> Task requirements
**A)** According to the passage on skateboard design, what did Barachet propose?
**B)** Revise the passage on skateboard design, starting at the words "The pitfalls of" and ending after "since its inception.", so that "larger wheels" reads "bigger wheels" throughout.

In conventional skateboards, a total of four wheels are arranged with one pair at the front and one at the back. All wheels are of very small diameter so as to fit under the deck with each pair possessing a single axle mounted on an oblique pivot, providing steering via the inside wheels moving in toward each other when the rider shifts weight onto that side, and the outside wheels moving away from each other on the unweighted side of the board. Steering is thus provided by all four wheels at once.
The pitfalls of conventional skateboard design are that the small wheels are extremely sensitive to surface irregularities, making them impractical and dangerous to use on anything other than very smooth surfaces. Attempts have been made to overcome such problems by making skateboards with larger wheels. However, larger wheels result in either a higher deck (creating instability) or a much wider structure (with the larger wheels extended out past the edge of the deck) which makes the board too cumbersome and sluggish. The traditional skateboard layout has therefore been restricted to relatively smooth surfaces since its inception.
In an attempt to try and break away from traditional skateboard limitations, new designs have been proposed. One such design was by Barachet, who proposed a two wheeled skateboard with both wheels aligned along a central axis (in-line), like a scooter The design included a self-steering front wheel, fixed rear wheel and twopart deck, the first part for the front foot between the two wheels and the second part for the rear foot behind the rear wheel.

> Data block
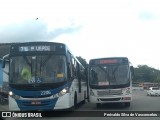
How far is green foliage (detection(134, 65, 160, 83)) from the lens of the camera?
156 metres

> Set of answers
**A)** A two-wheeled skateboard with both wheels aligned along a central axis, like a scooter.

**B)**
The pitfalls of conventional skateboard design are that the small wheels are extremely sensitive to surface irregularities, making them impractical and dangerous to use on anything other than very smooth surfaces. Attempts have been made to overcome such problems by making skateboards with bigger wheels. However, bigger wheels result in either a higher deck (creating instability) or a much wider structure (with the bigger wheels extended out past the edge of the deck) which makes the board too cumbersome and sluggish. The traditional skateboard layout has therefore been restricted to relatively smooth surfaces since its inception.